Makhluk terkutuk itu sudah datang.

Naia memperhatikan sosok gelap yang muncul hampir tanpa suara di hadapannya. Berdiri tepat di tengah kuil, dia menjulang hingga dua kali tinggi tubuh gadis itu. Bentuk tubuhnya tidak tampak jelas, karena di antara kegelapan malam hanya ada secercah sinar rembulan yang masuk melalui lubang-lubang kecil yang melingkar di atas dinding.
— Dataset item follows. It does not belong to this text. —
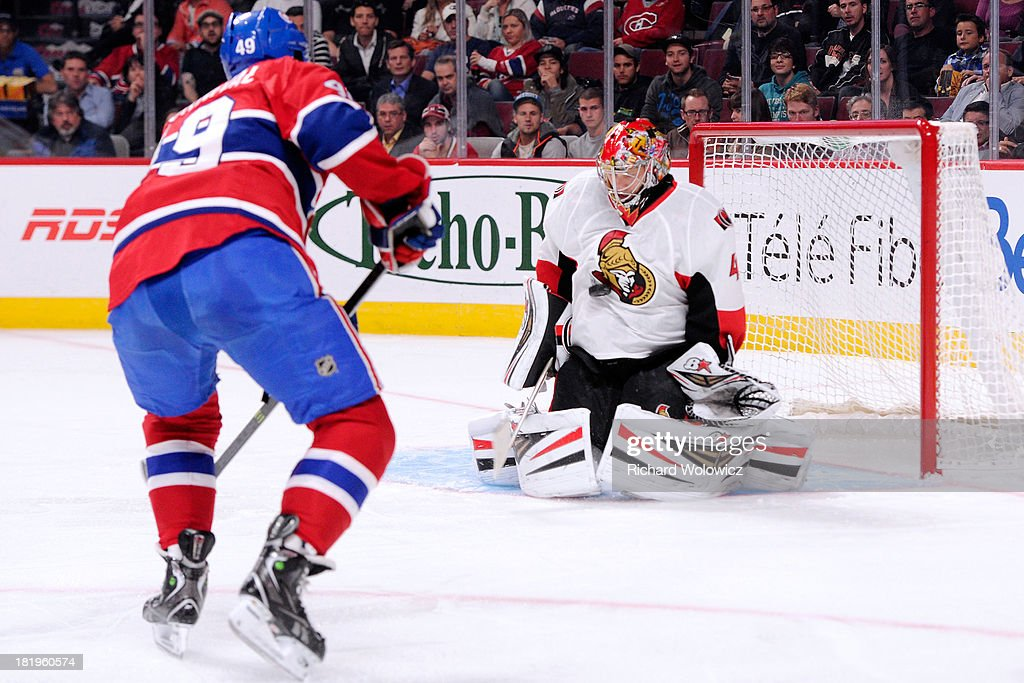 <a gi-track='captionPersonalityLinkClicked' href=/galleries/search?phrase=Craig+Anderson&family=editorial&specificpeople=211238 ng-click='$event.stopPropagation()'>Craig Anderson</a> #41 of the Ottawa Senators stops the puck on a shot by Michael Bournival #49 of the Montreal Canadiens during an NHL preseason game at the Bell Centre on September 26, 2013 in Montreal, Quebec, Canada.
Namun Naia tahu dia ada di sana, berkat selintas gerakan tanduk tunggal di atas kepalanya.

Hanya ada mereka berdua di dalam kuil saat ini. Kehadiran makhluk itu biasanya selalu membuat setiap orang yang melihatnya langsung lari terbirit-birit, terutama jika mereka tidak mengenalnya. Namun Naia tidak takut. Ia lebih merasa marah, karena ia memang telah cukup lama menunggu kedatangan sang makhluk terkutuk.

Gadis itu bangkit dari kursinya di atas altar batu. Menarik napas perlahan, ia berusaha berkata tanpa menunjukkan emosi, ”Berlutut.”

Makhluk itu tidak bergerak, seolah tak mendengar. Lalu, dia berjalan satu langkah, membiarkan dirinya lebih banyak tersiram sinar rembulan. Dalam remang terlihat sorot matanya yang angkuh menantang, juga senyum tipis yang mengejek di bibirnya. Janggut runcingnya berkilat, kedua sayap di punggungnya terbentang. Dia belum mau tunduk.

“Berlutut!”

Namun, walaupun Naia telah berusaha menunjukkan kewibawaan melalui suaranya, tetap saja itu belum mampu mempengaruhi sosok tinggi besar di hadapannya. Kepala berbentuk bulat telur milik makhluk itu tetap tidak mau menunduk.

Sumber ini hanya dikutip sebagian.